We also conducted a hyperparameter sweep to test if these results were robust to changes in the phase precession and STDP learning rule parameters (Figure 2—figure supplement 3). The sweep range for each parameter contained and extended beyond the ‘biologically plausible’ values used in this paper (Figure 2—figure supplement 3a). We found that optimised parameters (those which result in the highest final similarity between STDP and TD weight matrices, ${W}_{ij}$ and ${M}_{ij}$) were very close to the biological parameters already selected for our model from a literature search (Figure 2—figure supplement 3 c,d parameter references also listed in figure) and, when they were used, no drastic improvement was seen in the similarity between ${W}_{ij}$ and ${M}_{ij}$. The only exception was firing rate for which performance monotonically improved as it increased  something the brain likely cannot achieve due to energy constraints. In particular, the parameters controlling phase precession in the CA3 basis features (Figure 2—figure supplement 4a) can affect the CA1 STDP successor features learnt, with ‘weak’ phase precession resembling learning in the absence of theta modulation (Figure 2—figure supplement 4b,c), biologically plausible values providing the best match to the TD successor features (Figure 2—figure supplement 4d) and ‘exaggerated’ phase precession actually hindering learning (Figure 2—figure supplement 4e; see methods for more details).
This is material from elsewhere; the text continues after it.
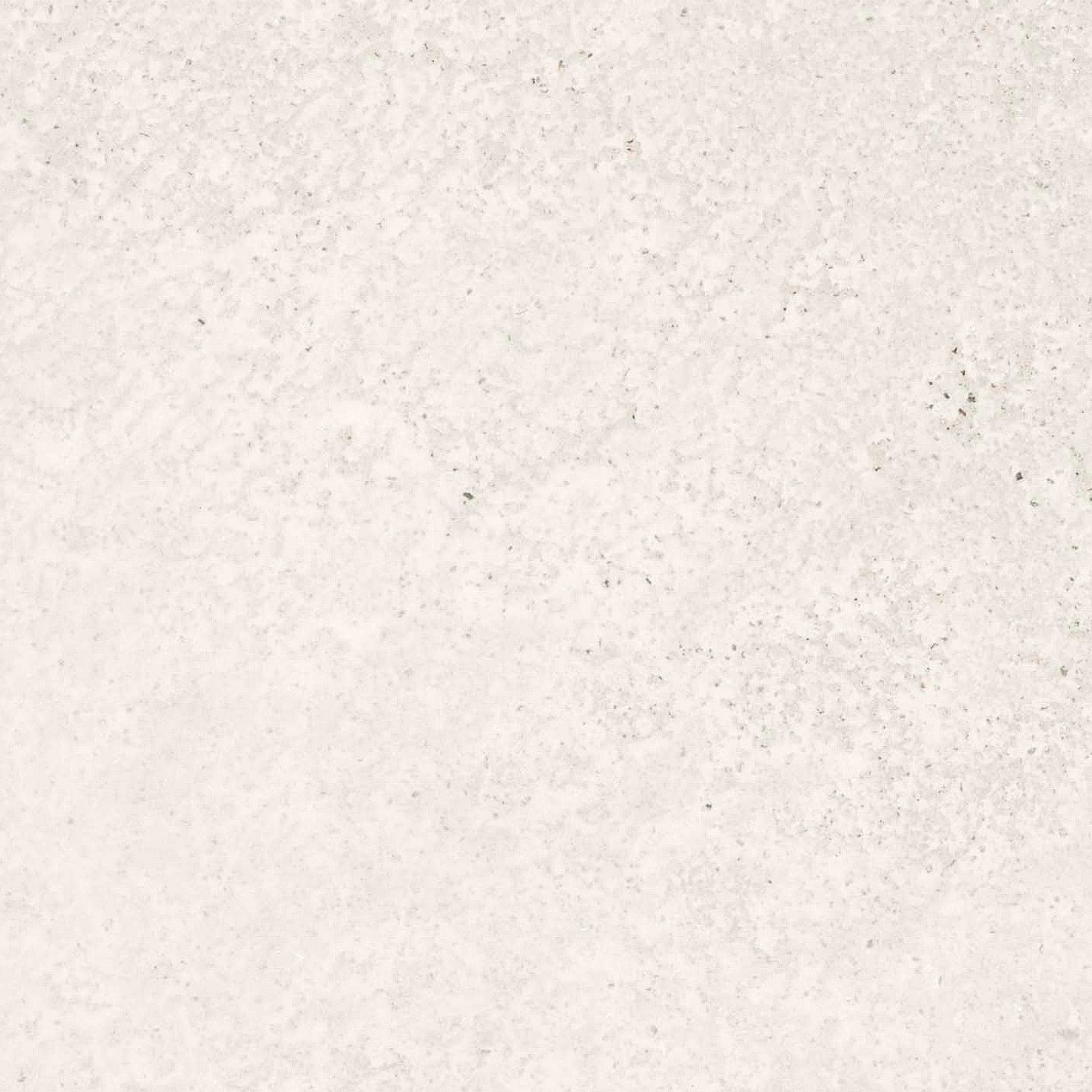 Керамогранит Gracia Ceramica Kosmo светло-серый 01 100x200x8 мм (44 шт.=0,88 кв.м) цена 2017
Additionally, we find these CA1 cells go on to inherit phase precession from the CA3 population even after learning when they are driven by multiple CA3 fields (Figure 2—figure supplement 4f), and that this learning is robust to realistic phase offsets between the populations of CA3 and CA1 place cells (Figure 2—figure supplement 4g).
Next, we examined the correspondence between our model and the TDtrained successor representation in a situation without a strong behavioural bias. Thus, we reran the simulation on the linear track without the circular boundary conditions so the agent turned and continued in the opposite direction whenever it reached each end of the track (Figure 2f). Again, the STDP and TD successor representation weight matrices where remarkably similar (${R}^{2}=0.88$; Figure 2gh) both being characterised by a wide band of positive weight centred on the diagonal (Figure 2i) – reflecting the directionally unbiased behaviour of the agent. In this unbiased regime, theta sweeps were less important though still confered a modest shape, learning speed, and signalstrength advantage over the nonphase precessing model (Figure 2j) – evidenced as an increased amount of explained variance (${R}^{2}=0.88\pm 0.01$ vs. ${R}^{2}=0.76\pm 0.02$) and faster convergence (time to reach ${R}^{2}=0.5$; 3 vs 7.5 minutes).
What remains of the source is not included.